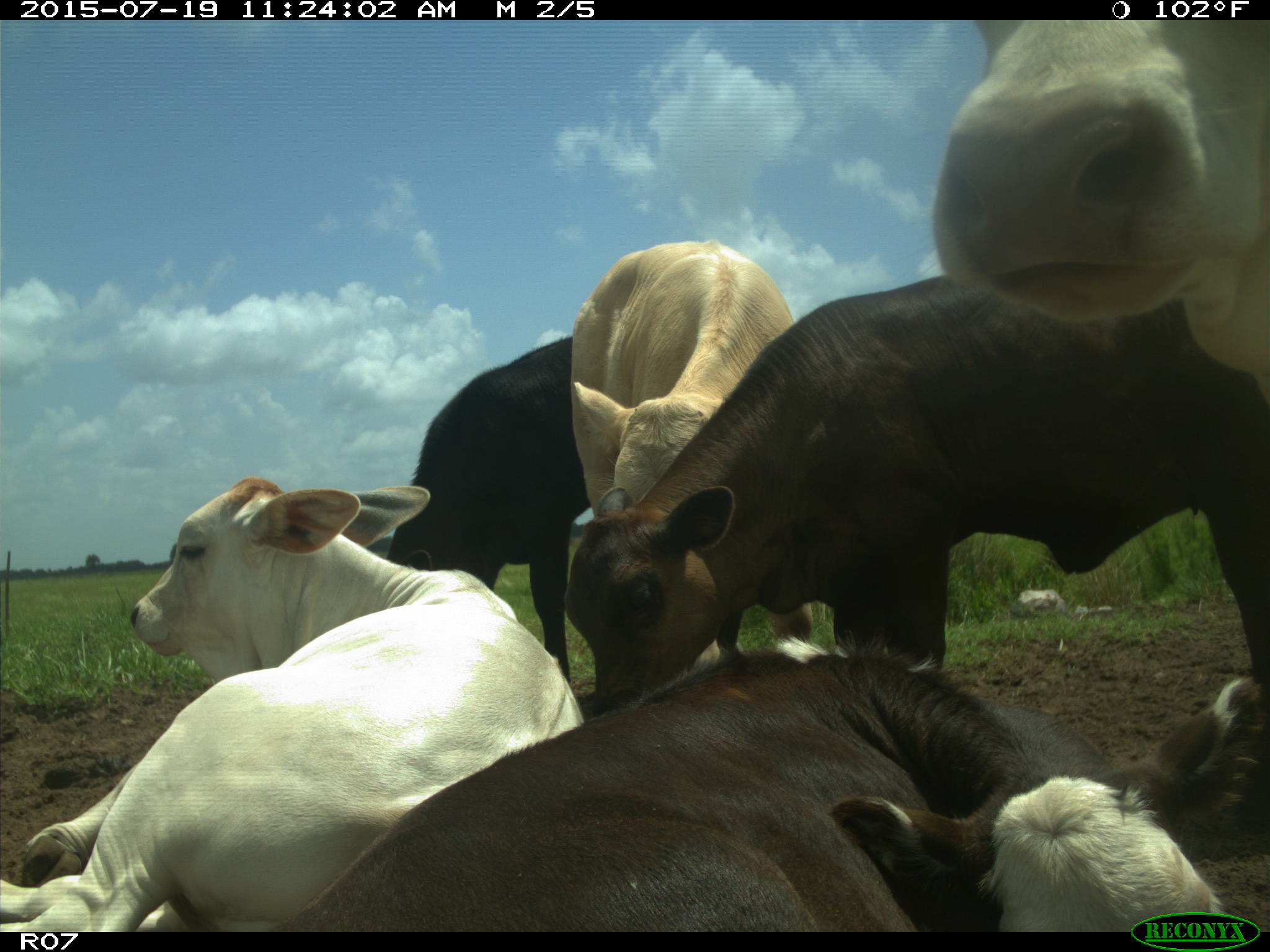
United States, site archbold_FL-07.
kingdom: Animalia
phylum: Chordata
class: Mammalia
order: Artiodactyla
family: Bovidae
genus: Bos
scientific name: Bos taurus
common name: domestic cow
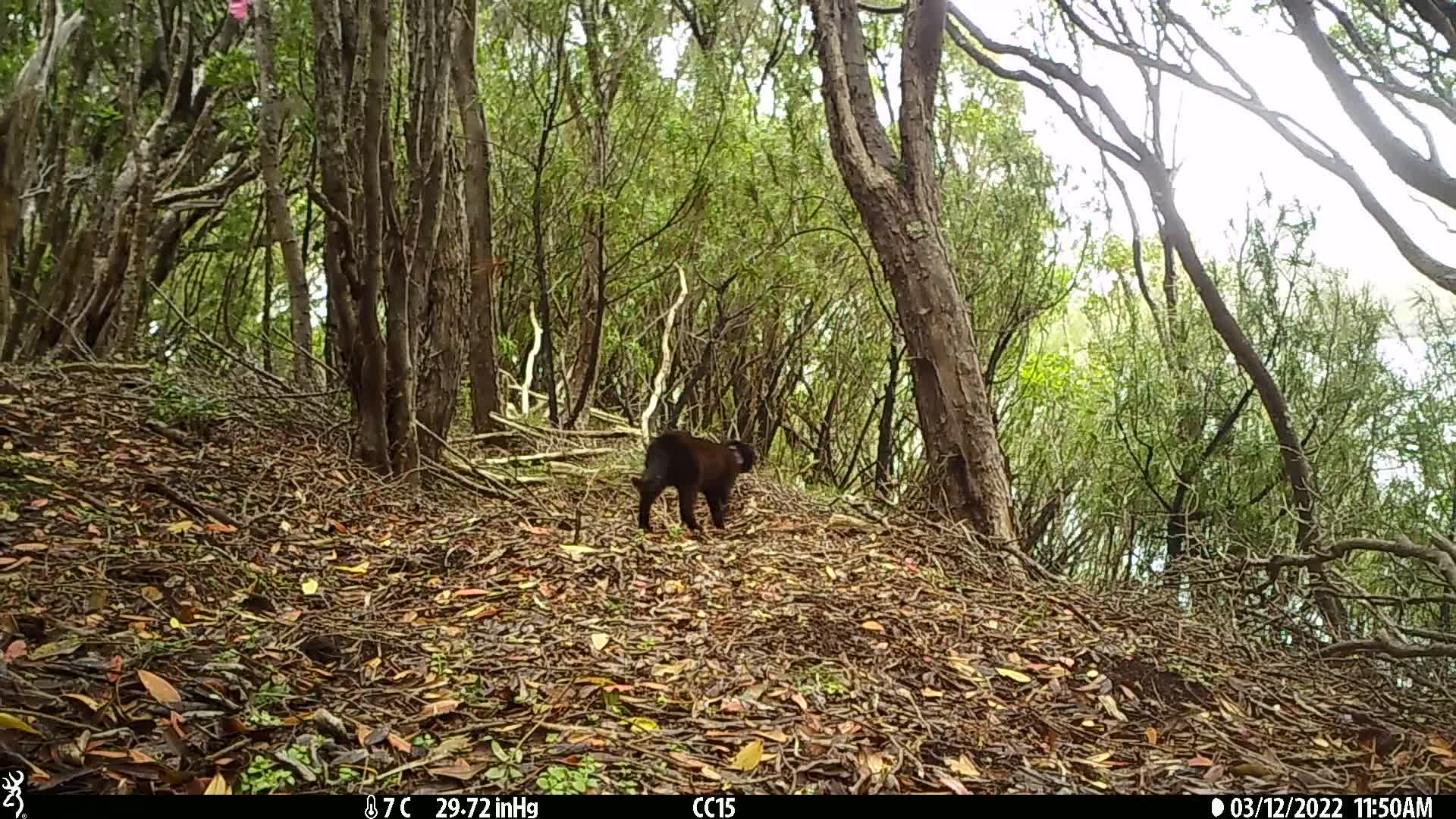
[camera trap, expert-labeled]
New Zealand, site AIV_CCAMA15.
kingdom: Animalia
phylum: Chordata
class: Mammalia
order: Carnivora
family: Felidae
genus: Felis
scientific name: Felis catus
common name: domestic cat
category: cat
Cat (domestic cat) (Felis catus).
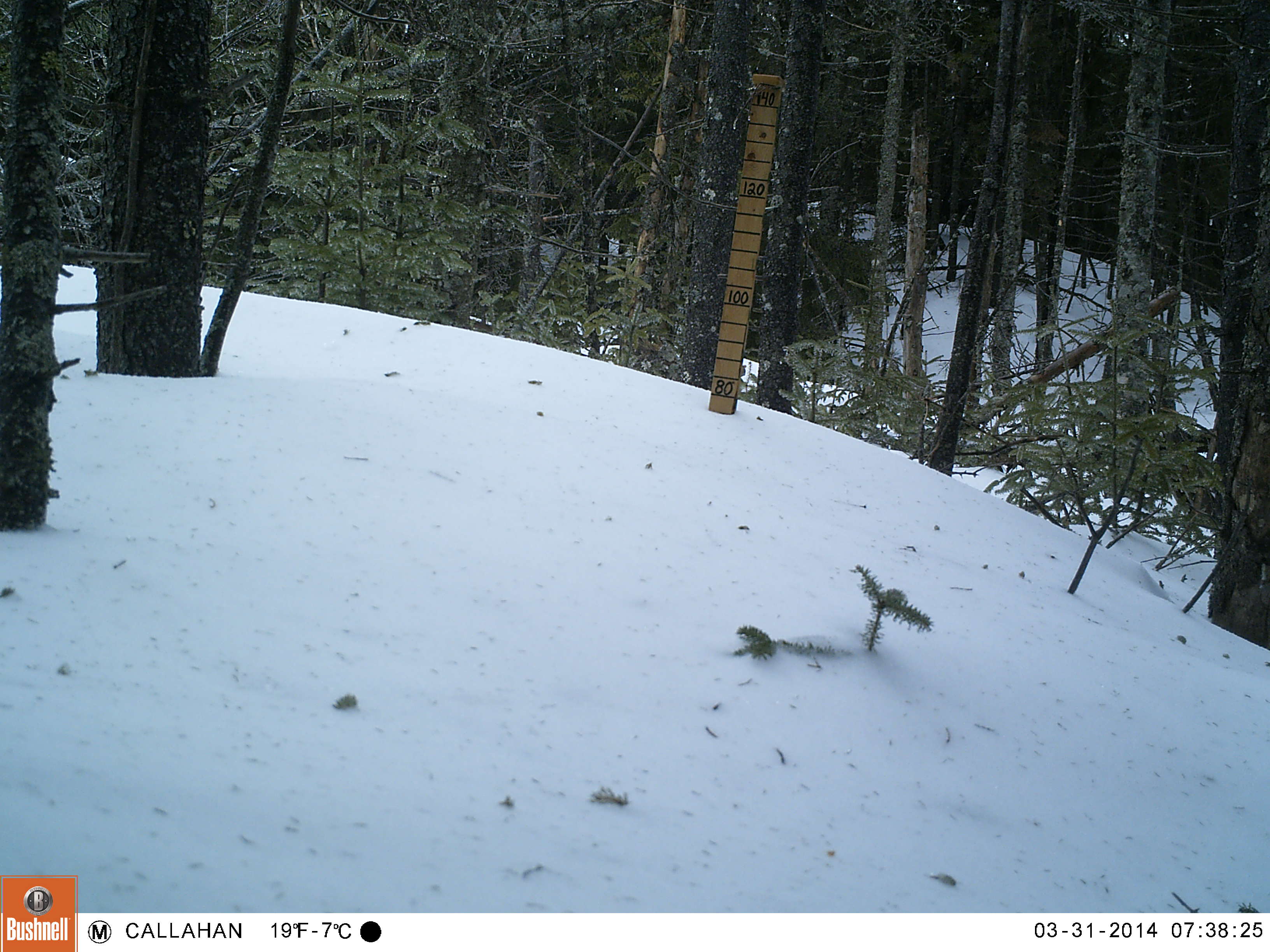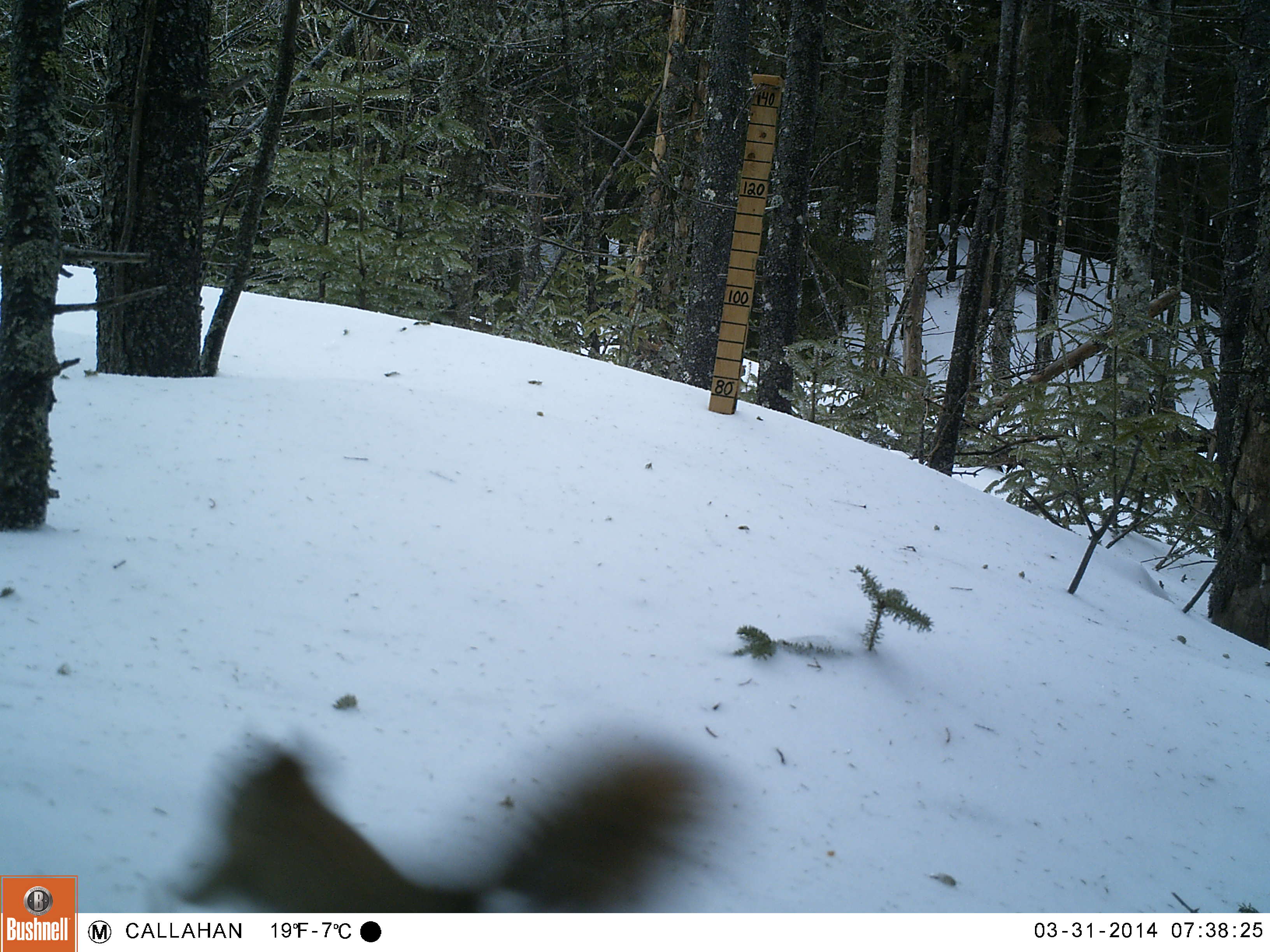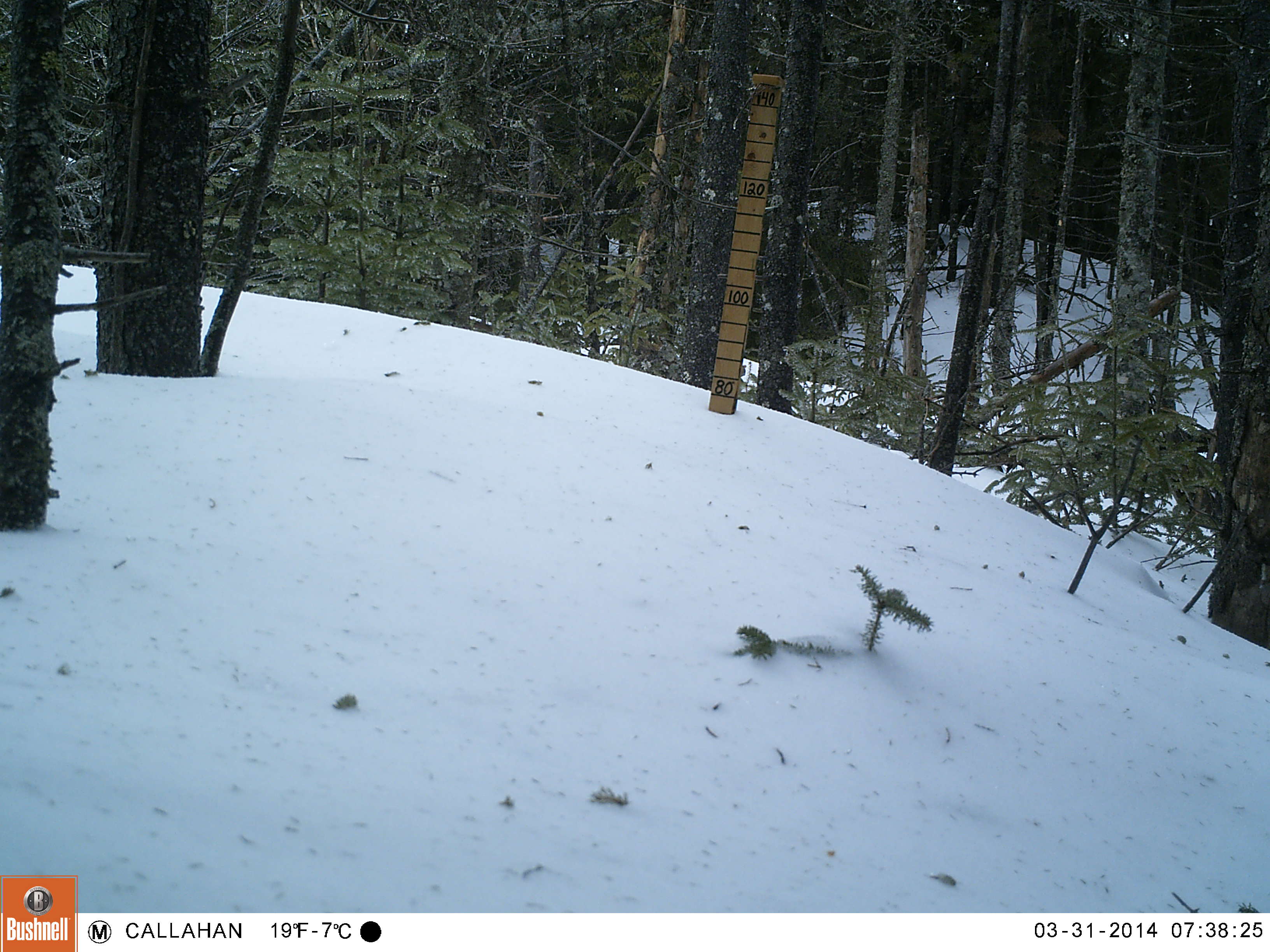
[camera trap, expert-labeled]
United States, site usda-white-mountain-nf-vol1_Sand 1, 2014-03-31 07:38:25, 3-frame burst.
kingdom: Animalia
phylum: Chordata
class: Mammalia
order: Rodentia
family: Sciuridae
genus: Tamiasciurus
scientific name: Tamiasciurus hudsonicus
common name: red squirrel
Red squirrel (Tamiasciurus hudsonicus).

**PROMPT**. Go through the data and return every word of it verbatim, leaving out the pictures.

**RESULT FOR THIS EXERCISE**.
United States, site archbold_FL-07.
kingdom: Animalia
phylum: Chordata
class: Mammalia
order: Artiodactyla
family: Bovidae
genus: Bos
scientific name: Bos taurus
common name: domestic cow
[camera trap, expert-labeled]
New Zealand, site AIV_CCAMA15.
kingdom: Animalia
phylum: Chordata
class: Mammalia
order: Carnivora
family: Felidae
genus: Felis
scientific name: Felis catus
common name: domestic cat
category: cat
Cat (domestic cat) (Felis catus).
[camera trap, expert-labeled]
United States, site usda-white-mountain-nf-vol1_Sand 1, 2014-03-31 07:38:25, 3-frame burst.
kingdom: Animalia
phylum: Chordata
class: Mammalia
order: Rodentia
family: Sciuridae
genus: Tamiasciurus
scientific name: Tamiasciurus hudsonicus
common name: red squirrel
Red squirrel (Tamiasciurus hudsonicus).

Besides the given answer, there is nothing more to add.